Artigo
O Código de Processo Civil – CPC – completará 11 anos de existência (sendo 10 anos em vigor). Este diploma normativo trouxe regras apropriadas para a manutenção da segurança jurídica. No entanto, o que deveria ser uma norma cogente (a processual) passou a ter aplicação facultativa. Os temas de grande repercussão (art. 927, I e III, do CPC), quando submetidos a julgamento em caso concreto, são aplicados discricionariamente pelo órgão julgador e, lamentavelmente, não vinculam aos administradores públicos. Tal situação é evidenciada, por ex., pelo Tema n. 1241-RG (referente ao terço constitucional sobre 45 dias de férias).

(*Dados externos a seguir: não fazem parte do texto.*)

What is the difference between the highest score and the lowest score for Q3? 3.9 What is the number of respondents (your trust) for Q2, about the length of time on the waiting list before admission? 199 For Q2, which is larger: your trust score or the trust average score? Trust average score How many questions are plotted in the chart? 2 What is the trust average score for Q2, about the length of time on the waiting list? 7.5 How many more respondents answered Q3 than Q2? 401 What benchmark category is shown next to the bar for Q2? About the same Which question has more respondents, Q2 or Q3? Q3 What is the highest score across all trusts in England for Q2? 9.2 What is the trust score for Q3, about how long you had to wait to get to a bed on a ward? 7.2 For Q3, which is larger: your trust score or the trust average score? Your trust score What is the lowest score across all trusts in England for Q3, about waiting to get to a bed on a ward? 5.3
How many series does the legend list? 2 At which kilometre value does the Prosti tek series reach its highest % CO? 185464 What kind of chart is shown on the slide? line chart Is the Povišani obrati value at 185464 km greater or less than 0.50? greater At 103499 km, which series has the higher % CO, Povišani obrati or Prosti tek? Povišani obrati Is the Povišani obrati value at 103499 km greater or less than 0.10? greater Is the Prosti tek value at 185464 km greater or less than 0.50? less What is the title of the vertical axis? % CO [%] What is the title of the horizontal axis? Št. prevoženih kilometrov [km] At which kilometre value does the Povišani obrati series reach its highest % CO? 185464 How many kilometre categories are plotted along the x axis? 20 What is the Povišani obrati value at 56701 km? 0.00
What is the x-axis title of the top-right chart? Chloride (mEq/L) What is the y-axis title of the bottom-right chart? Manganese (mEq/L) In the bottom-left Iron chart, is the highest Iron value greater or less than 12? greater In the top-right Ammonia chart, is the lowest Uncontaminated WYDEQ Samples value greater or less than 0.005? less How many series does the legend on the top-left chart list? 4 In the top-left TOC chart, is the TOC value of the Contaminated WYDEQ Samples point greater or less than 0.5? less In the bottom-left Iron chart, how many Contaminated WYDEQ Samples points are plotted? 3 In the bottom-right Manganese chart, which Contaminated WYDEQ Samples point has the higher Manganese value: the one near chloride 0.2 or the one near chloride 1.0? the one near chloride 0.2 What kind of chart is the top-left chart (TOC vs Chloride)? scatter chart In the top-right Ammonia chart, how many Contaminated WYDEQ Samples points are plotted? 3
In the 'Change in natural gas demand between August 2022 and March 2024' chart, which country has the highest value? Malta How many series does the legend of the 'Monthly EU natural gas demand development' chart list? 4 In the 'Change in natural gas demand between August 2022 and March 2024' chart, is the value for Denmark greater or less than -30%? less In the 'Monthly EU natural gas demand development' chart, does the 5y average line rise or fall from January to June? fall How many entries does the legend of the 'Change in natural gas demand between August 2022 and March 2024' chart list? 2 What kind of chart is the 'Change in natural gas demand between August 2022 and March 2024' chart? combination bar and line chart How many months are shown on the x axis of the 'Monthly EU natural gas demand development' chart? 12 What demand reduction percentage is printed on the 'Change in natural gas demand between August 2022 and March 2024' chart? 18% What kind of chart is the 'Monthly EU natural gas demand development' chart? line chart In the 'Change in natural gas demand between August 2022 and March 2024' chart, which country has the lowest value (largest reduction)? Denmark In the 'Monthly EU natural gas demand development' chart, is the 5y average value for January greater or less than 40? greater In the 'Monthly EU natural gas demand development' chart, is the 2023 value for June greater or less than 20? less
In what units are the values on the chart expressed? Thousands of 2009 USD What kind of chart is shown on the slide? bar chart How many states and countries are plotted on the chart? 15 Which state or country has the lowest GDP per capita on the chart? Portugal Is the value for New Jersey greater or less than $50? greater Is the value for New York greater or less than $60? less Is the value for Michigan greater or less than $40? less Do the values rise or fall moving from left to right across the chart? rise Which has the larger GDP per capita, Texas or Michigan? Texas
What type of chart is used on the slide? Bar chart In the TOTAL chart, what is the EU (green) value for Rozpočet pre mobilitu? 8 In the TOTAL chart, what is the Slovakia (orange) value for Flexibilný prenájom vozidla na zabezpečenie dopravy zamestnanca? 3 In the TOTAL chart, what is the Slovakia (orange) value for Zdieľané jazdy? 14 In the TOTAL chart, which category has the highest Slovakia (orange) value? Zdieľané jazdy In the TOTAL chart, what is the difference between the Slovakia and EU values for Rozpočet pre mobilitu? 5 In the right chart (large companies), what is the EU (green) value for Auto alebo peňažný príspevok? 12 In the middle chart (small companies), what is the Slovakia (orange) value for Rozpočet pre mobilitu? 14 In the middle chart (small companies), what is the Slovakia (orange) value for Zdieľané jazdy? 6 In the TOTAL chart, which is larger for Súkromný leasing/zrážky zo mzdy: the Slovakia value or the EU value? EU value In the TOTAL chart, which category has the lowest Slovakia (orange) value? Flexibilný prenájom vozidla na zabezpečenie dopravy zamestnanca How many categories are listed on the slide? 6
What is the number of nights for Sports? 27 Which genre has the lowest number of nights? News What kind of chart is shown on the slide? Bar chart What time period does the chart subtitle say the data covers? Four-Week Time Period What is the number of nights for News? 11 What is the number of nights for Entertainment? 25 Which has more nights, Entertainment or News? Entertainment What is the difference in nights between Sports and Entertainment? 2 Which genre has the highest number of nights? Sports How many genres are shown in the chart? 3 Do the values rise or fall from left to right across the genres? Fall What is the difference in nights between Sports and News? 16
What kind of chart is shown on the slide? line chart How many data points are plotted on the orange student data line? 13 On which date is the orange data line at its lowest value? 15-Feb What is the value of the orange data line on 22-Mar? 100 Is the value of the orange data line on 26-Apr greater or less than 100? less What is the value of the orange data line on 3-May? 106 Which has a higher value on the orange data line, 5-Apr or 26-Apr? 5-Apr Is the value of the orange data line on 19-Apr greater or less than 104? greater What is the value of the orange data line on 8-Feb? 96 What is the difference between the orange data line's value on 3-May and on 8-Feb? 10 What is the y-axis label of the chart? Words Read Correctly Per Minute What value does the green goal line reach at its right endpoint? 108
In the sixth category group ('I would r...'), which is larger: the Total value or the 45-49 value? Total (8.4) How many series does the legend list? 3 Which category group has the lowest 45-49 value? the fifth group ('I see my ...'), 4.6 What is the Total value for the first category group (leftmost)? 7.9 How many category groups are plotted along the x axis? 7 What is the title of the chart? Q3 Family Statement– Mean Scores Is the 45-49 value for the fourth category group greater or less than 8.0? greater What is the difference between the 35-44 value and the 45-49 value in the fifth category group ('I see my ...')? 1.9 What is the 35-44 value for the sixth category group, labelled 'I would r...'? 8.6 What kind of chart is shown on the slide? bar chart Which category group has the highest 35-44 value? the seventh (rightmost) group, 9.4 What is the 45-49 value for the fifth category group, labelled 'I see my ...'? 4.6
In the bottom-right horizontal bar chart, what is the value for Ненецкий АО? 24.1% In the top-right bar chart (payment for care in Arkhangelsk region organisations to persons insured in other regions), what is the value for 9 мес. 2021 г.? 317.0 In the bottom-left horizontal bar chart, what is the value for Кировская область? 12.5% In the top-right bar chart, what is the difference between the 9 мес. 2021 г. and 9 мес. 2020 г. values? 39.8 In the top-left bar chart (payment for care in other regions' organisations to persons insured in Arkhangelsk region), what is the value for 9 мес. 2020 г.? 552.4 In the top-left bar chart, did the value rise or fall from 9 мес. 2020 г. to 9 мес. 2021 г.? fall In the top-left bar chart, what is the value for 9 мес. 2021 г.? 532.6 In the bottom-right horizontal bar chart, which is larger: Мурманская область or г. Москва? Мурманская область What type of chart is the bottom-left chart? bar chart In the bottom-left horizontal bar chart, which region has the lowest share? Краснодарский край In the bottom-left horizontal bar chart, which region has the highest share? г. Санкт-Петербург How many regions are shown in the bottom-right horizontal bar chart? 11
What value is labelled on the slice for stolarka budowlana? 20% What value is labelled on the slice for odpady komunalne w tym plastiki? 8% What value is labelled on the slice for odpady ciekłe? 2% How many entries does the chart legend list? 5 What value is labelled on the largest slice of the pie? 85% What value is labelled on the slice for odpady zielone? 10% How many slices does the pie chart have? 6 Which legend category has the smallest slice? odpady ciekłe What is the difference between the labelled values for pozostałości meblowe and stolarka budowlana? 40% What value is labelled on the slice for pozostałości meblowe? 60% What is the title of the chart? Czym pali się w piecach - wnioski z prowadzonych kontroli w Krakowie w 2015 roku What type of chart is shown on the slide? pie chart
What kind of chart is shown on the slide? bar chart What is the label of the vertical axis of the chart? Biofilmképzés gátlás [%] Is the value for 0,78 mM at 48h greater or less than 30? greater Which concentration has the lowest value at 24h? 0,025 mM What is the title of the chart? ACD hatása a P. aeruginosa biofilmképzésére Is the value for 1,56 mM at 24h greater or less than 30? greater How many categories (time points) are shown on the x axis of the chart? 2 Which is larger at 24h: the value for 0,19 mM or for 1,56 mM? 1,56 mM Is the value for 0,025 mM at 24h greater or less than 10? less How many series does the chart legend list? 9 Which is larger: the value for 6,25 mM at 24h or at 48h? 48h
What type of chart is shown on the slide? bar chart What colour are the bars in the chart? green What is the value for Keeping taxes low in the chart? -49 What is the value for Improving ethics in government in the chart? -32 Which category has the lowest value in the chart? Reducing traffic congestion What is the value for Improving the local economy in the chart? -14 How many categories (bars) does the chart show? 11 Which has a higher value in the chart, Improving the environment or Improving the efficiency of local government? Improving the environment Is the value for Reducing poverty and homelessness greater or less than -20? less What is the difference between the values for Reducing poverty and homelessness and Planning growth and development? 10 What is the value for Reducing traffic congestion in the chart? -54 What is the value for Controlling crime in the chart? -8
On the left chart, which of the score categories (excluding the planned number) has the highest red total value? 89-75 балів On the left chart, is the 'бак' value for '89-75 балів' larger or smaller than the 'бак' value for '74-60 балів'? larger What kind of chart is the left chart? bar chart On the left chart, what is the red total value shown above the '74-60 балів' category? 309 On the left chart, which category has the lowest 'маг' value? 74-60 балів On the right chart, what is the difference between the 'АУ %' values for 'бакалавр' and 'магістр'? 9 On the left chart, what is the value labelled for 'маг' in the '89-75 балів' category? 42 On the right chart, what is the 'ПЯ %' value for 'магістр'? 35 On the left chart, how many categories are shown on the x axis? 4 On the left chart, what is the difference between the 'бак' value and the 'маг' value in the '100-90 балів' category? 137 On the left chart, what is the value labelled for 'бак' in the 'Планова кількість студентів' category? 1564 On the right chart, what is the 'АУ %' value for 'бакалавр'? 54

O expressivo volume de ações judiciais propostas por professores em face dos Municípios revela-se preocupante e reflete, de um lado, a postura inadequada de gestores públicos municipais e, de outro, a atuação de julgadores que deixam de aplicar, de forma uniforme, as teses firmadas. Temas de repercussão generalizada poderiam, com maior racionalidade, ser objeto de acordos transindividuais, firmados por legitimados coletivos, como associações ou sindicatos – ADPF n.º 1.236, relativa ao INSS, e na ADI n.º 5.090, referente ao FGTS. Ademais, tais controvérsias poderiam ser adequadamente solucionadas por meio de ações coletivas, o que contribuiria significativamente para a redução da excessiva judicialização individual. Entretanto, o sistema de tutelas coletivas no ordenamento jurídico brasileiro, carente de uma codificação legal sólida e sistematizada, revela-se frágil. Tal fragilidade decorre, em grande medida, do risco da inaplicação do art. 18 da lei n. 7347/85, circunstância que desestimula a propositura de demandas coletivas e, por consequência, impulsiona a proliferação de ações individuais.
Portanto, prudente a reformulação à codificação da tutela coletiva de direito, com inclusão no rol do art. 927, do CPC (ex. inc. VI – decisões em tutela coletiva), e retificação do § 2º do art. 102 da CF, para contemplar todas as hipóteses e vinculação ao Judiciário e administração pública.